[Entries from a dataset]
┄┄┄┄┄┄┄┄┄┄

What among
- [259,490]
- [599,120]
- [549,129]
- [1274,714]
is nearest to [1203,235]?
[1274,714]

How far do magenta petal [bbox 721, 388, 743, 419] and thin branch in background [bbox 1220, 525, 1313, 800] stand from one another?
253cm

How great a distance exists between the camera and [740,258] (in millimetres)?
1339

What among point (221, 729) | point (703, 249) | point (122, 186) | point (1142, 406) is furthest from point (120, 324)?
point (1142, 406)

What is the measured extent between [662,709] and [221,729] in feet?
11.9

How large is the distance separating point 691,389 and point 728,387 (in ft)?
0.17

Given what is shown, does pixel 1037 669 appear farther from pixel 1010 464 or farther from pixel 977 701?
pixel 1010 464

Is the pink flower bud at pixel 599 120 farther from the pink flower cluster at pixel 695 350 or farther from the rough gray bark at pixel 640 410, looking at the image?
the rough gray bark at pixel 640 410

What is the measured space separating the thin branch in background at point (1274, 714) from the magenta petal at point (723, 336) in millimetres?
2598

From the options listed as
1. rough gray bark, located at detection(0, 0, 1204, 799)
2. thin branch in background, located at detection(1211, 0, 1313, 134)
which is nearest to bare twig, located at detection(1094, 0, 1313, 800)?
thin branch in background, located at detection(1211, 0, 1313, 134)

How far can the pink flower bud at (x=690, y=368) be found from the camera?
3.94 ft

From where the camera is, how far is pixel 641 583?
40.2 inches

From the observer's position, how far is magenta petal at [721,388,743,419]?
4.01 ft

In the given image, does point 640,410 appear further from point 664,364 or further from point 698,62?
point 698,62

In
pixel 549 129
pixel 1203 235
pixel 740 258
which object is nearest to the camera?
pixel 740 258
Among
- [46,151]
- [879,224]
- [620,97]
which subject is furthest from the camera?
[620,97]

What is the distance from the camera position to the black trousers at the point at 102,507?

┄┄┄┄┄┄┄┄┄┄

◆ Exercise: Output the rows above verbatim, starting at the line containing "Is the pink" and continuing through the final row, both ends included.

◆ Finished task:
Is the pink flower bud at pixel 599 120 farther from the pink flower cluster at pixel 695 350 or farther from the rough gray bark at pixel 640 410, looking at the image?
the rough gray bark at pixel 640 410

What is the measured space separating the thin branch in background at point (1274, 714) from the magenta petal at point (723, 336) in millimetres?
2598

From the options listed as
1. rough gray bark, located at detection(0, 0, 1204, 799)
2. thin branch in background, located at detection(1211, 0, 1313, 134)
which is nearest to bare twig, located at detection(1094, 0, 1313, 800)?
thin branch in background, located at detection(1211, 0, 1313, 134)

How far can the pink flower bud at (x=690, y=368) be found from the camera?
3.94 ft

From where the camera is, how far is pixel 641 583?
40.2 inches

From the observer's position, how far is magenta petal at [721,388,743,419]?
4.01 ft

In the given image, does point 640,410 appear further from point 664,364 or further from point 698,62?
point 698,62

In
pixel 549 129
pixel 1203 235
pixel 740 258
which object is nearest to the camera?
pixel 740 258
Among
- [46,151]
- [879,224]
- [620,97]
which subject is furthest from the camera?
[620,97]

What is the distance from the camera position to the black trousers at the point at 102,507?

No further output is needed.